### Text excerpt

The Go HTML parsing package ignores input tags and interprets them as text content of the form tag. What is the best option to bypass this limitation?
package main
import (
"fmt"
"strings"
"golang.org/x/net/html"
)
const HTML = `
<!DOCTYPE html>
<html lang="en">
<head>
<meta charset="utf-8"/>
<title>selected attribute</title>
</head>
<body>
<form method="GET">
<input type="submit" value="submit"/>
</form>
</body>
</html>
`
func main() {
z := html.NewTokenizer(strings.NewReader(HTML))
tt := html.TokenType(7)
for tt != html.ErrorToken {
tt = z.Next()
if tt == html.StartTagToken {
name, _ := z.TagName()
fmt.Println(string(name))

### Listed entries
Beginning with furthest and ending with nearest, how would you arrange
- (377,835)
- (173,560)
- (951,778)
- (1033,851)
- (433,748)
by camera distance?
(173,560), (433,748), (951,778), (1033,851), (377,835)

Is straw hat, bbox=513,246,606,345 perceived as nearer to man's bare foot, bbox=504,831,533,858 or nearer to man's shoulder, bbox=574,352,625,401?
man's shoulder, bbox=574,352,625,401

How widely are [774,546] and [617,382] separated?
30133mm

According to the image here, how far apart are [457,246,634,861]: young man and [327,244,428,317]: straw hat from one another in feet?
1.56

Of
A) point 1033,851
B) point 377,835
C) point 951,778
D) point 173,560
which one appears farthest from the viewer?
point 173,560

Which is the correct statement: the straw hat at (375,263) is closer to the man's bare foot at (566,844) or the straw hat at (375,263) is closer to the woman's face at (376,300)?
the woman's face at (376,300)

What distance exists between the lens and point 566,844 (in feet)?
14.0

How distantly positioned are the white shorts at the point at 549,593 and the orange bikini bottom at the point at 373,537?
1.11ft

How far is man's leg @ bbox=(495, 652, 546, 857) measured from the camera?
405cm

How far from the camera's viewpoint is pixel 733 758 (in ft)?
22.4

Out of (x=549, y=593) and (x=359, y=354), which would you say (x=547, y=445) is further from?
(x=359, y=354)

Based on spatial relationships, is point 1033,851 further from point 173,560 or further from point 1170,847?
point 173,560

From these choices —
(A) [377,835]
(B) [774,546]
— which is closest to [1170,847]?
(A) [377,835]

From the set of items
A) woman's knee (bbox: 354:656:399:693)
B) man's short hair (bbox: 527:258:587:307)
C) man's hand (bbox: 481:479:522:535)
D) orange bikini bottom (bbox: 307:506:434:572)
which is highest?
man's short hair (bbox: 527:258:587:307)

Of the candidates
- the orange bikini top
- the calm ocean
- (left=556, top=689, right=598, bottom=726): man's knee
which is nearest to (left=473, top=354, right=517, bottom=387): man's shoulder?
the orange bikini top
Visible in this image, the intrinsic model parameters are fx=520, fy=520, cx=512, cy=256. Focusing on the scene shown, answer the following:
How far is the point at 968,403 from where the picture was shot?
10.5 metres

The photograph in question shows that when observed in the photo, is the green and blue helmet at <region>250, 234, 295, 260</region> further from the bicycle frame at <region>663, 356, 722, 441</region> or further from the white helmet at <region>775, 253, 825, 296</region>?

### Work instructions
**1.** Decide whether each statement below agrees with the Go HTML question. Answer yes or no for each, and quote the deciding words of the text.
(a) The question says the Go HTML parsing package treats input tags as text content of the form tag.
(b) The form in the HTML constant uses the POST method.
(c) The title element in the HTML constant reads "selected attribute".
**2.** Rewrite the records as a numbered list, running from their first line through the line containing "10.5 metres", and leave out the blank lines.

### Expected results
**1.**
(a) Yes: "ignores input tags and interprets them as text content of the form tag"
(b) No: "<form method="GET">"
(c) Yes: "<title>selected attribute</title>"

**2.**
1. Beginning with furthest and ending with nearest, how would you arrange
2. - (377,835)
3. - (173,560)
4. - (951,778)
5. - (1033,851)
6. - (433,748)
7. by camera distance?
8. (173,560), (433,748), (951,778), (1033,851), (377,835)
9. Is straw hat, bbox=513,246,606,345 perceived as nearer to man's bare foot, bbox=504,831,533,858 or nearer to man's shoulder, bbox=574,352,625,401?
10. man's shoulder, bbox=574,352,625,401
11. How widely are [774,546] and [617,382] separated?
12. 30133mm
13. According to the image here, how far apart are [457,246,634,861]: young man and [327,244,428,317]: straw hat from one another in feet?
14. 1.56
15. Of
16. A) point 1033,851
17. B) point 377,835
18. C) point 951,778
19. D) point 173,560
20. which one appears farthest from the viewer?
21. point 173,560
22. Which is the correct statement: the straw hat at (375,263) is closer to the man's bare foot at (566,844) or the straw hat at (375,263) is closer to the woman's face at (376,300)?
23. the woman's face at (376,300)
24. What distance exists between the lens and point 566,844 (in feet)?
25. 14.0
26. How distantly positioned are the white shorts at the point at 549,593 and the orange bikini bottom at the point at 373,537?
27. 1.11ft
28. How far is man's leg @ bbox=(495, 652, 546, 857) measured from the camera?
29. 405cm
30. How far from the camera's viewpoint is pixel 733 758 (in ft)?
31. 22.4
32. Out of (x=549, y=593) and (x=359, y=354), which would you say (x=547, y=445) is further from?
33. (x=359, y=354)
34. Based on spatial relationships, is point 1033,851 further from point 173,560 or further from point 1170,847?
35. point 173,560
36. From these choices —
37. (A) [377,835]
38. (B) [774,546]
39. — which is closest to [1170,847]?
40. (A) [377,835]
41. From the set of items
42. A) woman's knee (bbox: 354:656:399:693)
43. B) man's short hair (bbox: 527:258:587:307)
44. C) man's hand (bbox: 481:479:522:535)
45. D) orange bikini bottom (bbox: 307:506:434:572)
46. which is highest?
47. man's short hair (bbox: 527:258:587:307)
48. Of the candidates
49. - the orange bikini top
50. - the calm ocean
51. - (left=556, top=689, right=598, bottom=726): man's knee
52. which is nearest to (left=473, top=354, right=517, bottom=387): man's shoulder?
53. the orange bikini top
54. Visible in this image, the intrinsic model parameters are fx=520, fy=520, cx=512, cy=256. Focusing on the scene shown, answer the following:
55. How far is the point at 968,403 from where the picture was shot?
56. 10.5 metres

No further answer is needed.